§ TASK DESCRIPTION:
Would you return exactly the lines running from the one with "body_size: -269" to the bottom of the listing below, and no others?

§ DATA FOR PROCESSING:
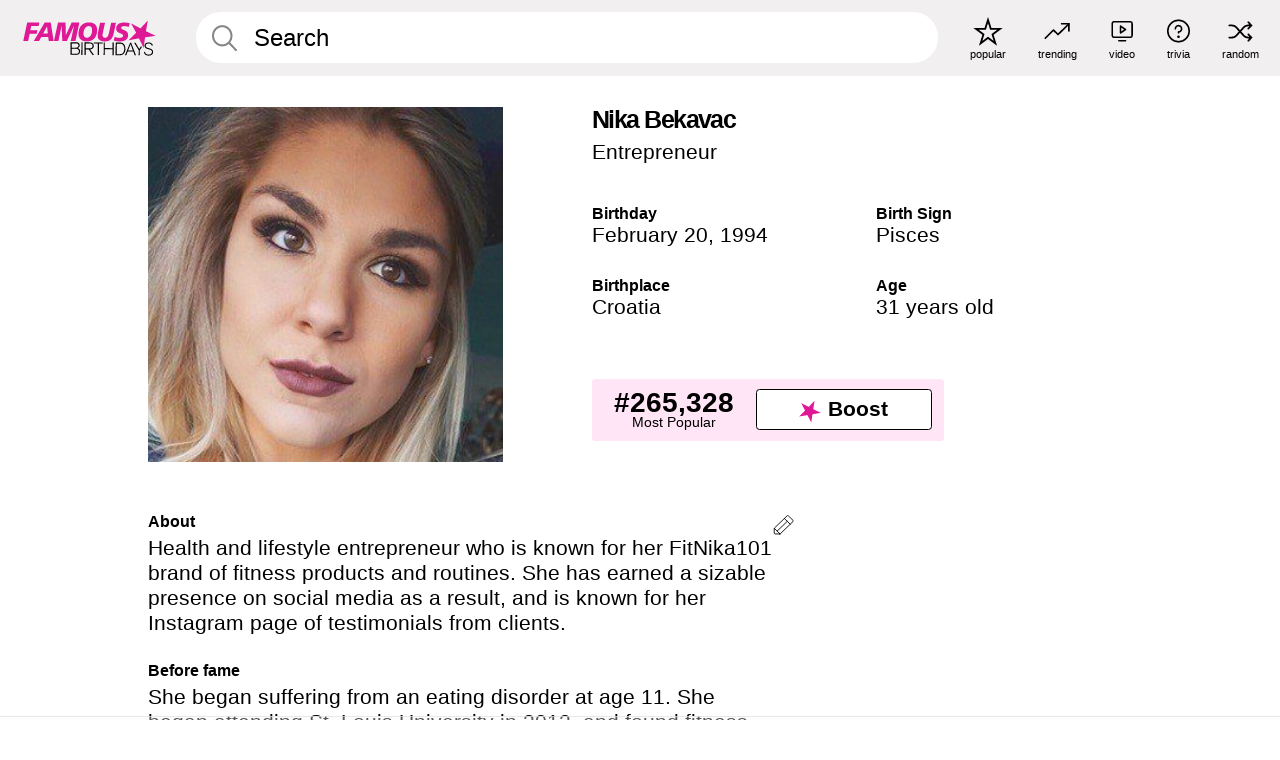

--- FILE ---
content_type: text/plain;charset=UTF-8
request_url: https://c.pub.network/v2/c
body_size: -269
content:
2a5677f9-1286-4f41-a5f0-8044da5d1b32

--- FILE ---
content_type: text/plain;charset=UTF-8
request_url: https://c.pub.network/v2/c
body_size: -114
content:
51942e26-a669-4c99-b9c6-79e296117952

§ ANSWER TO THIS EXERCISE:
body_size: -269
content:
2a5677f9-1286-4f41-a5f0-8044da5d1b32

--- FILE ---
content_type: text/plain;charset=UTF-8
request_url: https://c.pub.network/v2/c
body_size: -114
content:
51942e26-a669-4c99-b9c6-79e296117952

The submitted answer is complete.